There is no substitute for diligence, Cruce said.
“There’s zero tolerance for errors in this department,” Cruce said. “It’s tedious, it’s precise and it has to be followed to a T. I’m very proud of the safety record we have here. You want to make sure things are correct, and that’s something we take a lot of pride in.”
"We take over therapies for people that have gone to the top cancer centers in the country. Experts at these centers set up the procedure or protocol and then we treat the patient here," Cruce said. "There's not much we can't handle, especially if we collaborate with an outside source." That means patients can receive care close to home, Cruce said.
Chemotherapy poisons cancer cells, which means these drugs can be dangerous when not used correctly As a result, the pharmacy staff take precautions on top of precautions.

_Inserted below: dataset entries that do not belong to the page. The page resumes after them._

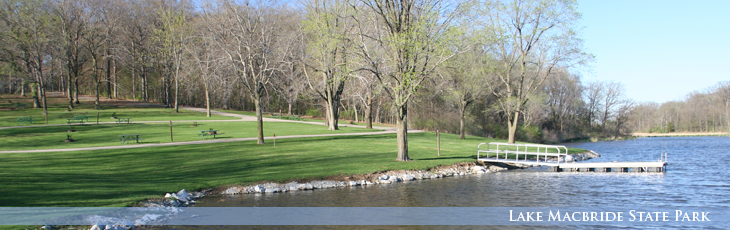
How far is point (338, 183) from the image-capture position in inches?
757

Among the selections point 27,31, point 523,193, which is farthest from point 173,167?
point 27,31

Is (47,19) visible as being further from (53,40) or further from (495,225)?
(495,225)

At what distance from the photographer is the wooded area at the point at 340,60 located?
22.9m

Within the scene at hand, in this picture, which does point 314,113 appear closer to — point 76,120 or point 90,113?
point 90,113

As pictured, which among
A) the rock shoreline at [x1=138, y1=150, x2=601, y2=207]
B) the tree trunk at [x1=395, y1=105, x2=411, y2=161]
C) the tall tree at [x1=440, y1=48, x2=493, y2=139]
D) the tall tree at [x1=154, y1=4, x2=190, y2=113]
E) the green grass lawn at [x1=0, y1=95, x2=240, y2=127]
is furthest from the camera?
the tall tree at [x1=154, y1=4, x2=190, y2=113]

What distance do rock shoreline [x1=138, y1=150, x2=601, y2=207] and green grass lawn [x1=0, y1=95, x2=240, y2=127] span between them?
1342 inches

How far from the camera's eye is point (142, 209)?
13.8 meters

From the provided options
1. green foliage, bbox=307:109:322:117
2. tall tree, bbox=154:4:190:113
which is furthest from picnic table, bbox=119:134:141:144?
green foliage, bbox=307:109:322:117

“We have a lot of safeguards. We double- glove (meaning two layers) and have all the protective equipment you would need in an area like this,” Cruce said.
Over his three decades of work, Cruce said he’s seen oncology pharmacy grow by leaps and bounds.
“We’re still using a lot of the same tried-and-true things, but the shift is to immune-activating type drugs,” Cruce said. “That’s new, more lab tests and targeting therapy based on the genetic profile. It’s only going to be more important in the future. I’d say in five to 10 years, we’ll see even more specific drugs.”
As options expanded, the oncology pharmacy kept up with the changes. That’s a big part of why the center can offer national-quality cancer care.
“You can get national-quality cancer services right here in Owensboro,” Cruce said. “That is a big benefit to our patients.”